KCH₂(C₆H₅) (33 mg, 0.25 mmol) was added to a THF solution (2 mL) of H₂PP{N(DIPP)CH₂CH₂N(DIPP)} (111 mg, 0.25 mmol) at −35 °C. After standing at −35 °C overnight, to the reaction solution was added a toluene suspension (4 mL) of [LSc(Me)Cl] (128 mg, 0.25 mmol). After standing at room temperature for 24 h, the solvent was removed under vacuum and the residue was extracted with toluene (8 mL).

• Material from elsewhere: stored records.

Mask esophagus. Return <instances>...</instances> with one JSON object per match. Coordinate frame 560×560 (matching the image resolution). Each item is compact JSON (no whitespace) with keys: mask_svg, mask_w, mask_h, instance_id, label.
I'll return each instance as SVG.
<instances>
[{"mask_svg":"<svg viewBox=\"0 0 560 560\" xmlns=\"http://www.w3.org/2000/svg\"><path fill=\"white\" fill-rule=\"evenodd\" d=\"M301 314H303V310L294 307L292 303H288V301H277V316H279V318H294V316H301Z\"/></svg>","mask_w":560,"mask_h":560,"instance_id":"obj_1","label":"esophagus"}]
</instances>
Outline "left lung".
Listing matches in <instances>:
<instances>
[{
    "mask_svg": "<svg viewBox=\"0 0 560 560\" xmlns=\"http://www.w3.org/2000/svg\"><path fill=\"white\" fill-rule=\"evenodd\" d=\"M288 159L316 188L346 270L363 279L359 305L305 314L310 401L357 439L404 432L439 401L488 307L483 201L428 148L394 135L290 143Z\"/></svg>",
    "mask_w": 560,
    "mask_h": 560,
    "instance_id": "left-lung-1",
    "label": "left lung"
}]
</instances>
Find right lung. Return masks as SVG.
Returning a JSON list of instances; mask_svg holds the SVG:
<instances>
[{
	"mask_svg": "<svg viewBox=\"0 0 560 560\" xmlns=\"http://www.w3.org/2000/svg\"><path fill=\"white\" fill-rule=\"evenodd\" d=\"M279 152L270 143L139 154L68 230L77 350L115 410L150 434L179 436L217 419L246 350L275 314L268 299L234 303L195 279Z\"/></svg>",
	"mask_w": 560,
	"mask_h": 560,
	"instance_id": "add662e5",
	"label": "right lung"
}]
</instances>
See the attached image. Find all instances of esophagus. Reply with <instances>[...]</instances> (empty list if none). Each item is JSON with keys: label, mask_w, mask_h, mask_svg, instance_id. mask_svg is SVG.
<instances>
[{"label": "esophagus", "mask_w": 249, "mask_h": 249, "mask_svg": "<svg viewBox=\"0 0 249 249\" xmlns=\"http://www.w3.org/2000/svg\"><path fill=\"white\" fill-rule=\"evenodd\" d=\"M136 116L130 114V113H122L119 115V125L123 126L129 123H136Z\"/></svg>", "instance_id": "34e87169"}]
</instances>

The solvent of the extraction was removed under vacuum, the residue was washed with hexane (1 mL) and dried under vacuum to give 1·hexane (complex 1 was obtained with hexane in the lattice) as a dark red solid (143 mg, 54% yield). ¹H NMR (400 MHz, C₆D₆, 25 ^oC): δ (ppm) 7.31–6.96 (m, ArH of DIPP, overlapped with the residual solvent resonance of the deuterated solvent), 6.87 (m, 2H, ArH of DIPP), 4.64 (s, 1H, MeC(N)CH), 4.35 (sept, ³J_H–H = 6.8 Hz, 2H, CHMe₂), 4.22 (sept, ³J_H–H = 6.8 Hz, 2H, CHMe₂), 3.94 (m, 8H, NCH₂, CHMe₂ and THF-H), 3.35 (m, 2H, NCH₂), 2.21 (sept, ³J_H–H = 6.8 Hz, 2H, CHMe₂), 1.90 (d, ³J_H–H = 6.8 Hz, 6H, CHMe₂), 1.39–1.20 (m, 36H, CHMe₂, THF-H, CMe and hexane-H), 1.13 (d, ³J_H–H = 6.8 Hz, 6H, CHMe₂), 0.98 (d, ³J_H–H = 6.8 Hz, 6H, CHMe₂), 0.89 (t, ³J_H–H = 6.4 Hz, hexane-H), 0.49 (d, ³J_H–H = 6.8 Hz, 6H, CHMe₂), 0.41 (d, ³J_H–H = 6.8 Hz, 6H, CHMe₂). The solubility of 1·hexane in C₆D₆ is low, therefore its ¹³C{¹H} NMR spectrum was recorded in THF-d₈. ¹³C{¹H} NMR (100 MHz, THF-d₈, 25 °C): δ (ppm) 168.4 (imine C), 152.7, 149.9, 146.1, 143.3 (ArC of DIPP), 143.1 (d, ²J_P–C = 8.0 Hz, i-ArC of DIPP), 141.8, 126.4, 126.3, 125.5, 124.9, 123.3, 123.1 (ArC of DIPP), 98.4 (MeC(N)CH), 68.0 (THF-C), 54.6 (d, ²J_P–C = 8.0 Hz, NCH₂), 29.7, 29.3, 28.9, 28.6 (CHMe₂), 28.2, 26.4, 25.9, 25.3, 24.7, 23.4, 23.2 (CHMe₂), 26.2 (THF-C), 24.9 (CMe), 32.4, 23.3, 14.3 (hexane-C). ³¹P{¹H} NMR (162 MHz, C₆D₆, 25 °C): δ (ppm) 412.0 (d, ¹J_P–P = 504.9 Hz, P_α), 157.2 (d, ¹J_P–P = 504.9 Hz, P_β). ³¹P{¹H} NMR (162 MHz, THF-d₈, 25 °C): δ (ppm) 402.3 (d, ¹J_P–P = 500.8 Hz, P_α), 158.5 (d, ¹J_P–P = 500.8 Hz, P_β). Anal. Calcd for C₅₉H₈₇N₄OP₂Sc·hexane: C 73.55; H 9.59; N 5.28. Found: C 73.52; H 9.71; N 5.07.